▶ _STATED PROBLEM_:
Return the records that follow, matching each one exactly.
━━━ EXTRACTED ENTRIES ━━━
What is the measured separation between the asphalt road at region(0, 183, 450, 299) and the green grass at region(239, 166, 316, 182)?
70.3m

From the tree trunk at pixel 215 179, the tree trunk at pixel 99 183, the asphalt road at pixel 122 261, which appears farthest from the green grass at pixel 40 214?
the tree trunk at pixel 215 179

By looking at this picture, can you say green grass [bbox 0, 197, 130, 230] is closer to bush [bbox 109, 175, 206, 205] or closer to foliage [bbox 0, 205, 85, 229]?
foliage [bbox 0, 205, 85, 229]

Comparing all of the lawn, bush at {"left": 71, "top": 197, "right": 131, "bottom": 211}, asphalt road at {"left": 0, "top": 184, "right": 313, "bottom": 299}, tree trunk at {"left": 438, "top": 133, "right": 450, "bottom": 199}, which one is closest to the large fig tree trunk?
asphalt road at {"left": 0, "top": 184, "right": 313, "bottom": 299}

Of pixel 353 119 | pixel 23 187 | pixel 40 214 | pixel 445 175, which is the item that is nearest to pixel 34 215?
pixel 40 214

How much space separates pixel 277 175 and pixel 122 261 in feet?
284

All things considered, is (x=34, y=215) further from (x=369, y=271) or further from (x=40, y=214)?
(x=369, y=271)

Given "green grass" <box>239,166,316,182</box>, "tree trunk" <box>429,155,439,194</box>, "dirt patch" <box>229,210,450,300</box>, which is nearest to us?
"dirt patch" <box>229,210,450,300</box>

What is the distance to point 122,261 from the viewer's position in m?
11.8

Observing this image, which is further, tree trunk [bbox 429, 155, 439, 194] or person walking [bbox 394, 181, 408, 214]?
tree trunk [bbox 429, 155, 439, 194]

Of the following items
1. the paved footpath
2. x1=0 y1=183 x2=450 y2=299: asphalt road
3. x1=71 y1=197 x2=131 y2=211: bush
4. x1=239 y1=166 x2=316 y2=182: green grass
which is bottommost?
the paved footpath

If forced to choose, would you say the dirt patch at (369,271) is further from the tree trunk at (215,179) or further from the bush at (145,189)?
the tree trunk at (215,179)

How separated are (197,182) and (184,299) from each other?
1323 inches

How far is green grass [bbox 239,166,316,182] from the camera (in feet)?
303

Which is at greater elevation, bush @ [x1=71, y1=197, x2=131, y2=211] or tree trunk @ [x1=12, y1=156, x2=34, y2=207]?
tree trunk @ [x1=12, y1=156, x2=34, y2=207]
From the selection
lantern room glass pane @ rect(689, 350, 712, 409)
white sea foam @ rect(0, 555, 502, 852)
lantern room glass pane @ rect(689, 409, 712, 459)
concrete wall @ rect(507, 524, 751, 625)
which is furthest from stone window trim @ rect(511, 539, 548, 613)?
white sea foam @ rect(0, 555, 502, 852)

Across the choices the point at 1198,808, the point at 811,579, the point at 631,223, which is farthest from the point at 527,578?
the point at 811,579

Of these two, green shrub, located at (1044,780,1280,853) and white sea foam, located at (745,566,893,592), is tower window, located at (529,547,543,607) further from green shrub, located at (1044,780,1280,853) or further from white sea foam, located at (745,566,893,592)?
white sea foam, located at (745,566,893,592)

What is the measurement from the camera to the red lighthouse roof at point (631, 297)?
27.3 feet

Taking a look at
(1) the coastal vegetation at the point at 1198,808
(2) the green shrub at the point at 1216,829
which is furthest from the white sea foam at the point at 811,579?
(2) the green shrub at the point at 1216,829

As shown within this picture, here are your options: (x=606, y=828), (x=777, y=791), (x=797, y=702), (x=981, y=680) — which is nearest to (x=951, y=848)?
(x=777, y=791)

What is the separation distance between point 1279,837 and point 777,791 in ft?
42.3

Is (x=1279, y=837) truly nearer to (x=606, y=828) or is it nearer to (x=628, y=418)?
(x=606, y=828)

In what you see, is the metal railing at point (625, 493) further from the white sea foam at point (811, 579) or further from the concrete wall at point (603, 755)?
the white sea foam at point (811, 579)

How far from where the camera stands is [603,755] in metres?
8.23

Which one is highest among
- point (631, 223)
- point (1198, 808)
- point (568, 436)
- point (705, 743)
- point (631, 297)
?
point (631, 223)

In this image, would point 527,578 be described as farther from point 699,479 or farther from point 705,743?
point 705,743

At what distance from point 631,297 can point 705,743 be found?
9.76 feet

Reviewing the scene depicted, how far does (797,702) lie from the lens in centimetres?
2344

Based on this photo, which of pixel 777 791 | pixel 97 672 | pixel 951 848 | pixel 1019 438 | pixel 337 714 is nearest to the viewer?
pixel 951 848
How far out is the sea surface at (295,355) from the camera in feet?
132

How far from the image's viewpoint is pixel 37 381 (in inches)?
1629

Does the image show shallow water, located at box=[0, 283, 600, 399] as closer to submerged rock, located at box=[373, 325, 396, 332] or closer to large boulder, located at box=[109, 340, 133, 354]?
━━━
▶ _EXERCISE SOLUTION_:
What is the measured separation between the asphalt road at region(0, 183, 450, 299) and the green grass at region(239, 166, 316, 182)?
70.3m

From the tree trunk at pixel 215 179, the tree trunk at pixel 99 183, the asphalt road at pixel 122 261, which appears farthest from the green grass at pixel 40 214?
the tree trunk at pixel 215 179

By looking at this picture, can you say green grass [bbox 0, 197, 130, 230] is closer to bush [bbox 109, 175, 206, 205] or closer to foliage [bbox 0, 205, 85, 229]?
foliage [bbox 0, 205, 85, 229]

Comparing all of the lawn, bush at {"left": 71, "top": 197, "right": 131, "bottom": 211}, asphalt road at {"left": 0, "top": 184, "right": 313, "bottom": 299}, tree trunk at {"left": 438, "top": 133, "right": 450, "bottom": 199}, which one is closest to the large fig tree trunk?
asphalt road at {"left": 0, "top": 184, "right": 313, "bottom": 299}

Of pixel 353 119 | pixel 23 187 | pixel 40 214 | pixel 445 175, which is the item that is nearest to pixel 34 215?
pixel 40 214

How much space separates pixel 277 175 and pixel 122 261 in feet?
284

All things considered, is (x=34, y=215) further from (x=369, y=271) or further from (x=40, y=214)?
(x=369, y=271)

Given "green grass" <box>239,166,316,182</box>, "tree trunk" <box>429,155,439,194</box>, "dirt patch" <box>229,210,450,300</box>, which is nearest to us?
"dirt patch" <box>229,210,450,300</box>

What is the distance to point 122,261 from the viewer's position in m?
11.8

Observing this image, which is further, tree trunk [bbox 429, 155, 439, 194] or person walking [bbox 394, 181, 408, 214]?
tree trunk [bbox 429, 155, 439, 194]

Of the following items
1. the paved footpath
2. x1=0 y1=183 x2=450 y2=299: asphalt road
3. x1=71 y1=197 x2=131 y2=211: bush
4. x1=239 y1=166 x2=316 y2=182: green grass
which is bottommost?
the paved footpath

If forced to choose, would you say the dirt patch at (369,271) is further from the tree trunk at (215,179) or further from the bush at (145,189)?
the tree trunk at (215,179)

How separated are (197,182) and (184,299) from each other?
1323 inches

How far is green grass [bbox 239,166,316,182] from the camera (in feet)?
303

Which is at greater elevation, bush @ [x1=71, y1=197, x2=131, y2=211] or tree trunk @ [x1=12, y1=156, x2=34, y2=207]?
tree trunk @ [x1=12, y1=156, x2=34, y2=207]
From the selection
lantern room glass pane @ rect(689, 350, 712, 409)
white sea foam @ rect(0, 555, 502, 852)
lantern room glass pane @ rect(689, 409, 712, 459)
concrete wall @ rect(507, 524, 751, 625)
which is furthest from stone window trim @ rect(511, 539, 548, 613)?
white sea foam @ rect(0, 555, 502, 852)

Across the choices the point at 1198,808, the point at 811,579, the point at 631,223, which is farthest from the point at 527,578?
the point at 811,579

Of these two, green shrub, located at (1044,780,1280,853) and white sea foam, located at (745,566,893,592), is tower window, located at (529,547,543,607) further from green shrub, located at (1044,780,1280,853) or further from white sea foam, located at (745,566,893,592)?
white sea foam, located at (745,566,893,592)

What is the measurement from the camera to the red lighthouse roof at point (631, 297)?
27.3 feet

Taking a look at
(1) the coastal vegetation at the point at 1198,808
(2) the green shrub at the point at 1216,829
which is furthest from the white sea foam at the point at 811,579?
(2) the green shrub at the point at 1216,829

As shown within this picture, here are your options: (x=606, y=828), (x=777, y=791), (x=797, y=702), (x=981, y=680) — which is nearest to (x=951, y=848)?
(x=777, y=791)

What is the separation distance between point 1279,837 and point 777,791 in ft?
42.3

Is (x=1279, y=837) truly nearer to (x=606, y=828) or is it nearer to (x=628, y=418)?
(x=606, y=828)

In what you see, is the metal railing at point (625, 493) further from the white sea foam at point (811, 579) or further from the concrete wall at point (603, 755)?
the white sea foam at point (811, 579)

How far from where the camera stands is [603,755] in metres?
8.23

Which one is highest among
- point (631, 223)
- point (1198, 808)
- point (568, 436)
- point (705, 743)
- point (631, 297)
?
point (631, 223)

In this image, would point 527,578 be described as farther from point 699,479 or farther from point 705,743?
point 705,743

At what distance from point 631,297 can point 705,743 be found?
9.76 feet

Reviewing the scene depicted, how far does (797,702) lie from the lens in centimetres?
2344

Based on this photo, which of pixel 777 791 | pixel 97 672 | pixel 951 848 | pixel 1019 438 | pixel 337 714 is nearest to the viewer?
pixel 951 848
How far out is the sea surface at (295,355) from the camera in feet?
132

How far from the image's viewpoint is pixel 37 381 (in inches)?
1629

Does the image show shallow water, located at box=[0, 283, 600, 399] as closer to submerged rock, located at box=[373, 325, 396, 332] or closer to large boulder, located at box=[109, 340, 133, 354]?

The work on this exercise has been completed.